Provided data:

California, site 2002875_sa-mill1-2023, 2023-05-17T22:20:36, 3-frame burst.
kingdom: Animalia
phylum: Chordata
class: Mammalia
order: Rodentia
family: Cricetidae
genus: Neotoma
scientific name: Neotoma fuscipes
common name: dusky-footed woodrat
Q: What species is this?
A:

Problem to solve: What is needed is an exact copy of every entry.

Exercise solution:
California, site 2002875_sa-mill1-2023, 2023-05-17T22:20:36, 3-frame burst.
kingdom: Animalia
phylum: Chordata
class: Mammalia
order: Rodentia
family: Cricetidae
genus: Neotoma
scientific name: Neotoma fuscipes
common name: dusky-footed woodrat
Q: What species is this?
A:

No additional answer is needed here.